-- Short task 1 --
For each statement below, answer yes or no according to the forum post about the seg-fault, and quote the exact words from it that settle the matter. (a) The seg-fault occurs on timestep 1. (b) The xplt-o job ran on 512 cores before the OS upgrade. (c) The Quaglia et al. paper appeared in ACP in 2023.

** Start of Text excerpt **

Previous working-job now seg-faulting on 1st timestep after OS upgrade (ARCHER2 v8.4 GA4 UM-UKCA)

gmann · 18 September 2023 12:38

The GLOMAP-v8.2-upgraded copy of the NCAS-CMS ported v8.4 GA4 UM-UKCA job
(copy of Ros’s xoxta job) is giving a seg-fault on timestep 1 since the resumption from
the May/June OS upgrade.

I’ve checked in detail the ARCHER2 OS upgrade page, and tried a number of different ways
to explore the cause of the seg-fault, including adding compiler over-ride files with

updated cce-compiler (v15.0.0), and 2) as 1 with also -g debug flag in to the compile lines

I can see that the compile-lines are effected on ARCHER2, so these options are propogating
through successfully to upgrade the complier version and to

The job I am testing, is copy of xplt-o job, which ran fine on 256 cores prior to the OS upgrade,
and was one of the ensemble-members we ran, within the two HErSEA-Pinatubo GA4 UM-UKCA ensembles we submitted, as the UK contribution to the ISA-MIP Pinatubo intercomparison paper (Quaglia et al., 2023, ACP, https://acp.copernicus.org/articles/23/921/2023/acp-23-921-2023.pdf )

** End of Text excerpt **
** Start of Information shown **

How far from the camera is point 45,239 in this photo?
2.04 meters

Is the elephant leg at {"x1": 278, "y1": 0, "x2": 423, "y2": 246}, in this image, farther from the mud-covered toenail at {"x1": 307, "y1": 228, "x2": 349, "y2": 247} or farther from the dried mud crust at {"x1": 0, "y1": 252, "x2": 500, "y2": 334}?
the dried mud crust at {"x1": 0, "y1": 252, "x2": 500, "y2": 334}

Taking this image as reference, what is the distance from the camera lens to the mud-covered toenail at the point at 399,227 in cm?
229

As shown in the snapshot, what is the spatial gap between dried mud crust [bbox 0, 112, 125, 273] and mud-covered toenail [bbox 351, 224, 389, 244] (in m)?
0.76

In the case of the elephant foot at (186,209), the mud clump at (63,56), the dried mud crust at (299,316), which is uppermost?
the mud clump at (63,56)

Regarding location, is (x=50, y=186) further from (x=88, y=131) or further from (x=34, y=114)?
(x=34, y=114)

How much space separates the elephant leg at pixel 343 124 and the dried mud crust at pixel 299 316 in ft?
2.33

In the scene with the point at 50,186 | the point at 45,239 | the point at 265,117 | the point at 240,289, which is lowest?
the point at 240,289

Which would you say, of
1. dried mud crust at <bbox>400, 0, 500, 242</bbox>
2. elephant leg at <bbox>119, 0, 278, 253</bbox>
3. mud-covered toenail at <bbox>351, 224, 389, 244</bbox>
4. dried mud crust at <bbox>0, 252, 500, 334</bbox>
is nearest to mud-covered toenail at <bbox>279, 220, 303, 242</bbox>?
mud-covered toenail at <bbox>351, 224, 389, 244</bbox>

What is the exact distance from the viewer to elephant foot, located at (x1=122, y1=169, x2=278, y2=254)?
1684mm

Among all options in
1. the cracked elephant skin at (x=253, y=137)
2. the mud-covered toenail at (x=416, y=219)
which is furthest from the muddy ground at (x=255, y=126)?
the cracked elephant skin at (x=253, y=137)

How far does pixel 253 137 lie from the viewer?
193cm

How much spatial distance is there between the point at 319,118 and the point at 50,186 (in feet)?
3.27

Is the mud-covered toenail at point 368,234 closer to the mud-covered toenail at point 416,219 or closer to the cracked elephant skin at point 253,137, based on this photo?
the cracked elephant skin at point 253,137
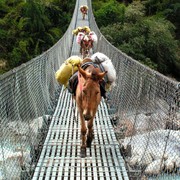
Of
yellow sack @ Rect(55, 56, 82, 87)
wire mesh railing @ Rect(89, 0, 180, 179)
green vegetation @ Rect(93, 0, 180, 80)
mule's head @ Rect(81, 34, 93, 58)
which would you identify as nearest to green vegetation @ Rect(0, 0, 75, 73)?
green vegetation @ Rect(93, 0, 180, 80)

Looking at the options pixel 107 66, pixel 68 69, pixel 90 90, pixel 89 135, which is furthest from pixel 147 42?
pixel 90 90

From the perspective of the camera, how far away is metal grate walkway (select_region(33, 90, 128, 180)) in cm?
289

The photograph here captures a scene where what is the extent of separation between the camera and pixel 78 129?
381 centimetres

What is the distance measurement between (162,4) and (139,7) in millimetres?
2432

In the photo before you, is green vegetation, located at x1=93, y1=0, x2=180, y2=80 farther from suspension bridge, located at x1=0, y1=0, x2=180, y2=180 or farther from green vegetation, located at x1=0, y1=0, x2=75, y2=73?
suspension bridge, located at x1=0, y1=0, x2=180, y2=180

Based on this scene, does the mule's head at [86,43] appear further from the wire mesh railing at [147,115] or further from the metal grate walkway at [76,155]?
the metal grate walkway at [76,155]

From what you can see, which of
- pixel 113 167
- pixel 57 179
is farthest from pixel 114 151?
pixel 57 179

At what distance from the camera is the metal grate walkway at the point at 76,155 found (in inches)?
114

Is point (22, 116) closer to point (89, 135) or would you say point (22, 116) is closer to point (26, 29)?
point (89, 135)

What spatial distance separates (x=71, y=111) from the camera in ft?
14.7

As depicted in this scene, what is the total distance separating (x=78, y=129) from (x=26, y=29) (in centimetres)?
1124

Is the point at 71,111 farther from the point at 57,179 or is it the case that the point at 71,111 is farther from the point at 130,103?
the point at 57,179

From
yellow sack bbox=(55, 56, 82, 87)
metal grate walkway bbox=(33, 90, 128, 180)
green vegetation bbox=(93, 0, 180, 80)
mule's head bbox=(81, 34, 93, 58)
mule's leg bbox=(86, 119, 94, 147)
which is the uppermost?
yellow sack bbox=(55, 56, 82, 87)

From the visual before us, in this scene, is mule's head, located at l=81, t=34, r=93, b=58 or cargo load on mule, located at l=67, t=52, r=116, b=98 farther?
mule's head, located at l=81, t=34, r=93, b=58
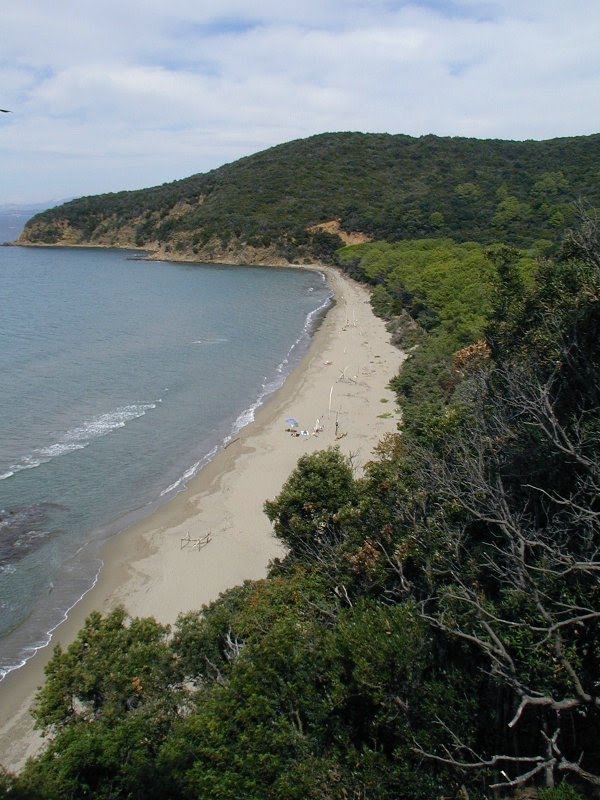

** End of Information shown **

-- Short task 2 --
State only how many lines of the rows above contain the word "clump".

-- Task solution 1 --
(a) Yes: "is giving a seg-fault on timestep 1"
(b) No: "which ran fine on 256 cores prior to the OS upgrade"
(c) Yes: "Quaglia et al., 2023, ACP"

-- Task solution 2 --
2